Some storm victims get tax extension
Taxpayers in West Virginia, Rhode Island and Massachusetts have until May 11 to file federal returns.
The federal tax filing deadline is less than two weeks away, but some taxpayers who have other things on their minds, such as coping with recent storm damage, are getting a bit of a break from the IRS.
The tax agency has decided to give some victims of March's severe storms and flooding in West Virginia, Rhode Island and Massachusetts more time to get their taxes done.
The IRS made the decision after Obama last week declared major disasters in portions of those three states. Now taxpayers who live or have businesses in certain storm-ravage counties in West Virginia, Rhode Island and Massachusetts have until May 11 to file their federal returns.

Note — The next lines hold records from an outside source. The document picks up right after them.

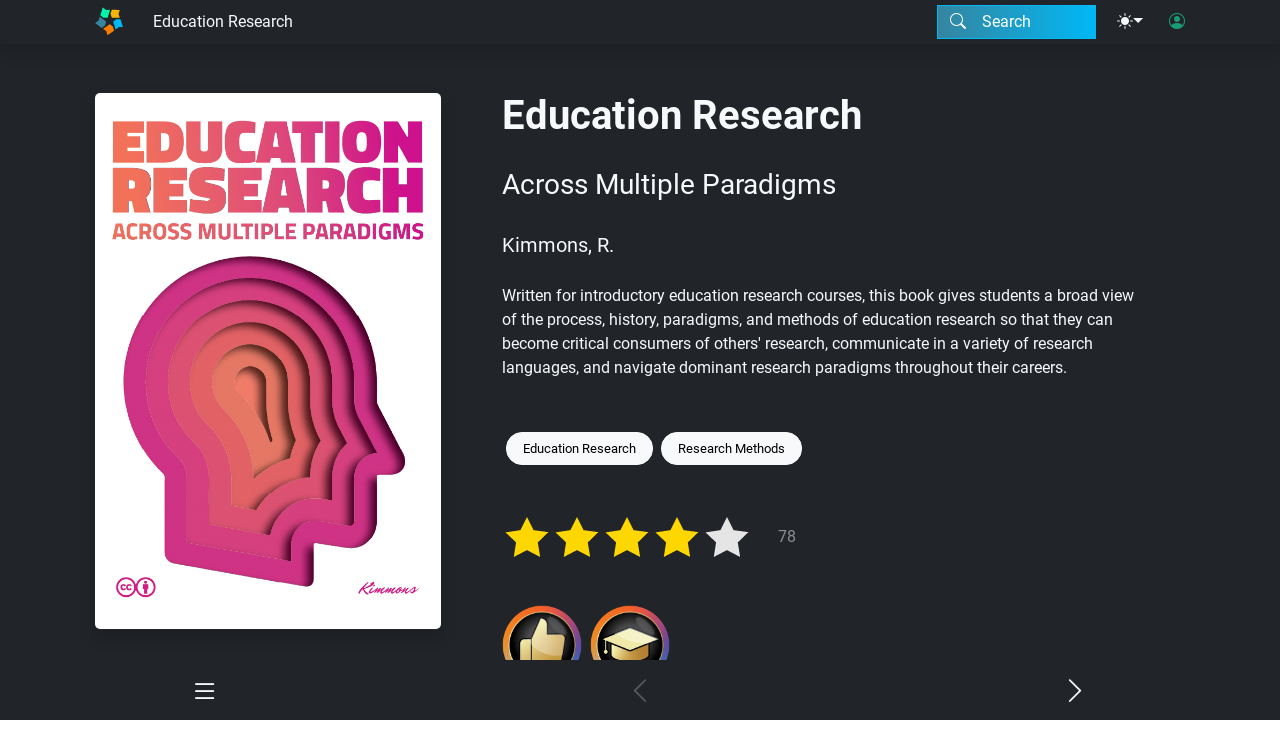

--- FILE ---
content_type: text/html; charset=UTF-8
request_url: https://open.byu.edu/templates/badge-link.html
body_size: 113
content:
<a class="me-2" href="/browse/badges/{{badge_id}}"><img src="/images/badges/{{badge_id}}.png" class="zoom-in" alt="{{name}}"></a>

--- FILE ---
content_type: text/html; charset=UTF-8
request_url: https://open.byu.edu/templates/book-cover-lower.html
body_size: 507
content:
<div class="container-xl mx-auto px-5 py-5">
    <div class="mb-4 d-flex flex-row align-items-center">
            <label for="book-cover-filter" class="form-text bi-search fs-5 me-3 ms-2" aria-label="Filter content"></label>
            <input type="search" id="book-cover-filter" class="form-control form-control" placeholder="Filter content...">
        </div>
    <div id="toc"></div>
    <div id="toc-alert" class="alert alert-dark" style="display: none;">
        <p class="fw-bold mt-3">Welcome to your new publication!</p>
        <p>Your content will go here and might include chapters, articles, proceedings, pages, documents, or anything
            else.</p>
    </div>
    <button class="btn btn-light border w-100 my-5 fs-2" data-required-permission="edit" data-action="CreateChapter" aria-label="Create content"
        data-entity-id="{{id}}" data-entity-type="book" style="display: none;">
        <i class="bi-plus-etb me-3"></i>
        Create Content</button>
    <div id="author-bios"></div>
</div>

--- FILE ---
content_type: text/html; charset=UTF-8
request_url: https://open.byu.edu/templates/book-toc-row.html
body_size: 336
content:
<div class="toc-row d-flex flex-row align-items-center rounded-0" data-entity-type="chapter" data-entity-id="{{id}}">
    <a href="/{{book_short_name}}/{{short_name}}" class="btn text-start rounded-0 flex-grow-1"><span class="order_number">{{order_number}}</span>{{title}}</a>
    <a class="btn rounded-0 d-print-none p-0 bi-headphones fs-4 px-3"
        data-bs-title="Listen" data-bs-placement="bottom" data-role="audio-link" href="/audio/{{id}}" aria-label="Listen"></a>
    <button class="btn d-print-none p-0 bi-eye-slash fs-4 px-3 d-none" data-bs-title="" data-bs-placement="bottom"
        data-role="icon-publishing"></button>
</div>

--- FILE ---
content_type: image/svg+xml
request_url: https://open.byu.edu/images/custom_icons/logo-etb-simple.svg
body_size: 1203
content:
<?xml version="1.0" encoding="utf-8"?>
<!-- Generator: Adobe Illustrator 28.3.0, SVG Export Plug-In . SVG Version: 6.00 Build 0)  -->
<svg version="1.1" id="Layer_1" xmlns="http://www.w3.org/2000/svg" xmlns:xlink="http://www.w3.org/1999/xlink" x="0px" y="0px"
	 viewBox="0 0 317.3 313.6" style="enable-background:new 0 0 317.3 313.6;" xml:space="preserve">
<style type="text/css">
	.st0{fill:#00F5AC;}
	.st1{fill:#F5B302;}
	.st2{fill:#00B8F5;}
	.st3{fill:#F57C00;}
	.st4{fill:#3585A0;}
</style>
<polygon class="st0" points="171.2,31.4 125,32.7 87.9,5.1 60.5,92 97.5,119.6 97.5,119.6 97.6,119.6 97.6,119.6 97.6,119.6 
	143.8,118.3 "/>
<polygon class="st1" points="281.6,32.1 190.5,31.5 175,75 175,75 175,75.1 175,75.1 175,75.1 189.9,118.8 281,119.4 266.1,75.7 "/>
<polygon class="st2" points="317.3,221.8 288.2,135.4 242,134.9 242,134.9 242,134.9 242,134.9 242,134.9 205.5,163.2 234.5,249.6 
	271.1,221.3 "/>
<polygon class="st3" points="216.5,262.3 204.5,217.7 204.5,217.7 204.5,217.6 204.5,217.6 204.4,217.6 167.3,190.2 92,241.5 
	129.2,269 141.2,313.6 "/>
<polygon class="st4" points="113.3,205.1 126.6,160.9 52.9,107.3 39.5,151.5 1.6,177.9 75.3,231.5 113.2,205.1 113.3,205.1 
	113.3,205.1 "/>
</svg>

Other types of tax relief, such as contributing to individual retirement accounts, also have been granted to affected filers in those states. And the IRS will waive failure to deposit penalties for employment and excise deposits due on or after March 12 and on or before March 29, as long as businesses made the deposits by March 29.
The IRS says its computer systems will automatically identify taxpayers located in the covered disaster areas and apply automatic filing and payment relief.
If, however, you do get a penalty notice, call the telephone number on the notice to have the IRS abate any interest and any late filing or late payment penalties that would otherwise apply.
Other storms, no tax relief: And yes, the prez also last week declared major disasters for winter storm damage in Delaware and New Hampshire, but the IRS has not issued any filing or tax relief changes (yet) for those states.
FEMA maintains a special disaster declarations Web page where you can track that agency's relief efforts.
IRS rulings on special tax treatment for each state and D.C. can be found at its Around the Nation Web page.
Claiming disaster losses: ln addition to the IRS' special filing relief, remember that if you suffer casualty losses, you might be able to claim them on your tax return. In presidentially declared disasters, you also can choose to file an amended return for the previous tax year.
That refiling option might be able to get you a more tax money back or get it to you sooner so you can have the cash to start making repairs.
Usually disaster claims are made by taxpayers who itemize. This year, though, folks who claim the standard deduction can add qualifying loss claims to that deduction amount. In this case, you'll need to file Schedule L.
And regardless of whether you itemize or take the standard deduction, you'll need to fill out Form 4684.